La situation reste donc compliquée sur le front de l’activité internationale.

Les déceptions récentes interrogent la FED

Les minutes du dernier FOMC de la FED sont globalement en ligne avec le communiqué publié immédiatement après le conseil de politique monétaire des 28 et 29 avril, en d’autres termes elles ne nous disent rien sur l’évolution à venir des taux directeurs, à la précision près, qu’une hausse est jugée peu probable en juin. Au-delà, les décisions se prendront à chaque comité en fonction des développements observés sur le front de l’activité, du marché du travail, des tendances inflationnistes et des marchés financiers…
Plus intéressante, toutefois, est la section sur les risques assortis aux prévisions de moyen terme sur l’économie américaine après les mauvaises surprises de ces derniers mois. Car si les minutes soulignent la responsabilité d’éléments transitoires à l’origine du ralentissement observé, elles consacrent également une bonne place aux risques que des facteurs plus durables puissent affecter les perspectives.

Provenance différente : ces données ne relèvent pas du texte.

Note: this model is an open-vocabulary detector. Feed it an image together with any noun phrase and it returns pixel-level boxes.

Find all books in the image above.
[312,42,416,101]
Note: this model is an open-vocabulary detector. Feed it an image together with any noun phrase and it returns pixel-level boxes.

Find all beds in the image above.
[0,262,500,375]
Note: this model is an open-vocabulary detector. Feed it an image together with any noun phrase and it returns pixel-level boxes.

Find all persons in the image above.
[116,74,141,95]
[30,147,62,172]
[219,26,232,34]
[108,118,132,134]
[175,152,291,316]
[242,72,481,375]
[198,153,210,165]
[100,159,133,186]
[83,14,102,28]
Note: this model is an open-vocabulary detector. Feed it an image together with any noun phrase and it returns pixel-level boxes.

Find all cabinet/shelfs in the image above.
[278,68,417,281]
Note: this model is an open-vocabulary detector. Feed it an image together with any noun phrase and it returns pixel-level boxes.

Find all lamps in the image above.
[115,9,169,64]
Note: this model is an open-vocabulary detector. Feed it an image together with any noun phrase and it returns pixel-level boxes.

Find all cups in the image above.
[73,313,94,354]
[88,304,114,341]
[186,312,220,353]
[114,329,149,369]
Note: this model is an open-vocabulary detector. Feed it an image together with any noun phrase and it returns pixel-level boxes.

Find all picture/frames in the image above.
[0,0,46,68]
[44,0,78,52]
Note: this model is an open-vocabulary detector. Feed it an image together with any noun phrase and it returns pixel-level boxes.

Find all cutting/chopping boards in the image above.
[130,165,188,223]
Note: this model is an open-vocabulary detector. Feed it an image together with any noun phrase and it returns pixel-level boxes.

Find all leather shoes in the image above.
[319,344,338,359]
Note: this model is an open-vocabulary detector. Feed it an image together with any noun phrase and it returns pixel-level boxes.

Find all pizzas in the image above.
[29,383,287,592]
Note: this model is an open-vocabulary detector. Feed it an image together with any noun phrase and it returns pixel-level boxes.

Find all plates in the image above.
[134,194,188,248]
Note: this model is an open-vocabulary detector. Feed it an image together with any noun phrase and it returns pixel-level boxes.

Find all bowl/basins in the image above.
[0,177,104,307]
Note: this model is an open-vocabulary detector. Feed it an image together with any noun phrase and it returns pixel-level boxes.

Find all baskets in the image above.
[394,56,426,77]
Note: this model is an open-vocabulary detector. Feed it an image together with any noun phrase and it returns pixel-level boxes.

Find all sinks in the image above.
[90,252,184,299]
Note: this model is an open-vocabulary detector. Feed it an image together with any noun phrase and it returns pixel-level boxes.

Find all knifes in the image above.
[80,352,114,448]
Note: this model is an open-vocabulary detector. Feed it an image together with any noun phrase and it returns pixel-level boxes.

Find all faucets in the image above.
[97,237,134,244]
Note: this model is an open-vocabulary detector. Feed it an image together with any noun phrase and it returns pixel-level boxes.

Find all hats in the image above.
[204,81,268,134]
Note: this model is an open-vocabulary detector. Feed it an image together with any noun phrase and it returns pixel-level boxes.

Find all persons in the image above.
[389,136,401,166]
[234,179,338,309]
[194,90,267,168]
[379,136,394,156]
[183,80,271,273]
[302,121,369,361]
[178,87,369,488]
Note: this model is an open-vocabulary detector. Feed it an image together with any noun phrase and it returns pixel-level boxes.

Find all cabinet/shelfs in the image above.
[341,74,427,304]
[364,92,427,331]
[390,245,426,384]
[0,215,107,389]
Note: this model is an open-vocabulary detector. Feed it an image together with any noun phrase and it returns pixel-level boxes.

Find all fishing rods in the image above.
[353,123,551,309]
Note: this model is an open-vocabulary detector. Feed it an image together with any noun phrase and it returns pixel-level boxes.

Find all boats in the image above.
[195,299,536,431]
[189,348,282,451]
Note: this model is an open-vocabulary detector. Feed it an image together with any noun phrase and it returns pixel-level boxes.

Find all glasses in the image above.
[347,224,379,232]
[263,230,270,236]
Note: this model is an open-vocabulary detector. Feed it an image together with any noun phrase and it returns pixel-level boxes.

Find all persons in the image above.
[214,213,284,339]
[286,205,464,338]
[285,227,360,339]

La frilosité des consommateurs est notamment citée comme susceptible de modifier la perception à moyen terme de l’économie américaine. Nous reprenons ici quelques lignes des minutes sur ces sujets:
« A number of participants suggested that the damping effects of the earlier appreciation of the dollar on net exports or of the earlier decline in oil prices on firms’ investment spending might be larger and longer-lasting than previously anticipated. In addition, the expected boost to household spending from lower energy prices had apparently so far not materialized, highlighting the possibility of less underlying momentum in consumer expenditures than participants had previously judged. Some participants expressed particular concern about this prospect, as their expectations of a moderate expansion of economic activity in the medium term, combined with further improvements in labor market conditions, rested largely on a scenario in which consumer spending grows robustly despite softness in other components of aggregate demand. Participants discussed downside risks to economic growth, and a few indicated that, in their assessment, such risks had risen since the March meeting. »
 
La question est également posée sur le niveau du taux d’intérêt réel d’équilibre des Fed Funds, susceptible d’être beaucoup plus bas que par le passé.

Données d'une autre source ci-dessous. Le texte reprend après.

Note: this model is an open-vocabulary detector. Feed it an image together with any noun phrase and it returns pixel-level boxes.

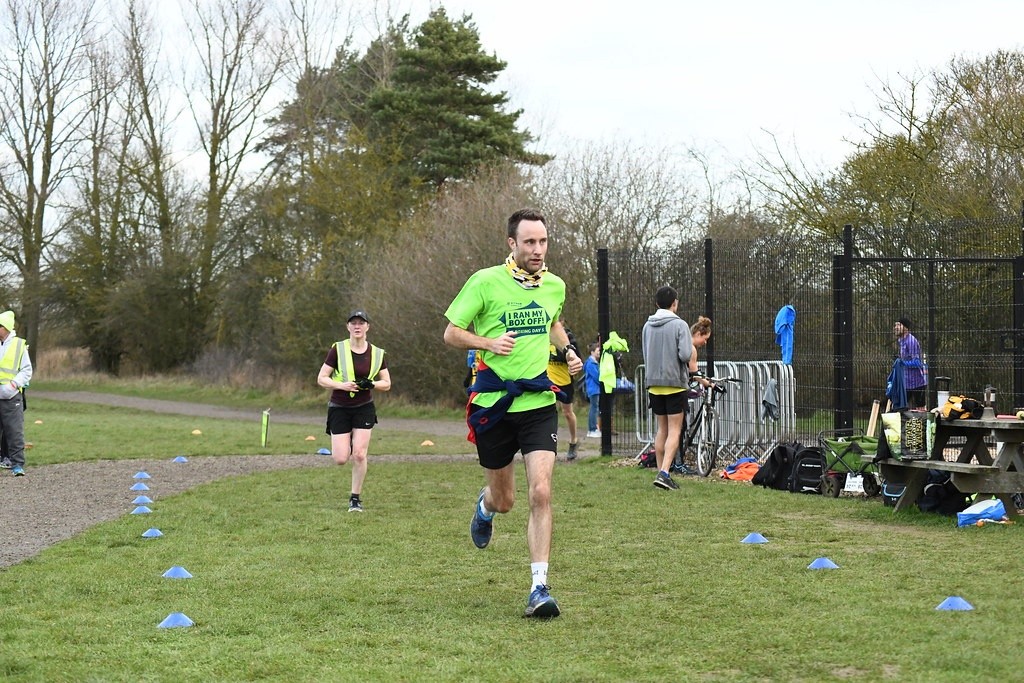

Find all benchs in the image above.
[858,454,1000,477]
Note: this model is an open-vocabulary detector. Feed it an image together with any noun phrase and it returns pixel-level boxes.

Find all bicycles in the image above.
[678,369,743,478]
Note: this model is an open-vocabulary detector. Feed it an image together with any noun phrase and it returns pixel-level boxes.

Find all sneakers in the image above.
[669,464,674,472]
[470,486,495,549]
[11,466,24,475]
[522,580,560,618]
[348,496,362,512]
[673,465,697,475]
[349,432,354,455]
[653,472,680,490]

« Estimates of such equilibrium real interest rates were highly uncertain, but some participants reported that their estimates were currently unusually low by historical standards, reflecting, for example, factors weighing persistently on aggregate demand. In light of their low estimates, a few of these participants questioned whether the Committee was providing sufficient accommodation at the present time and cautioned against initiating policy firming in the near future.« 
Ces deux paragraphes témoignent d’un regain d’incertitude notable sur les développements et perspectives de l’économie américaine qui devra être levé avant de pouvoir à nouveau envisager un relèvement des taux directeurs. Il faudrait donc un changement radical des tendances conjoncturelles pour convaincre la Fed de la nécessité de relever ses taux dès septembre comme l’anticipaient encore largement les anticipations de marchés ces derniers jours. 
 
La réaction des marchés à ces minutes a été relativement limitée. 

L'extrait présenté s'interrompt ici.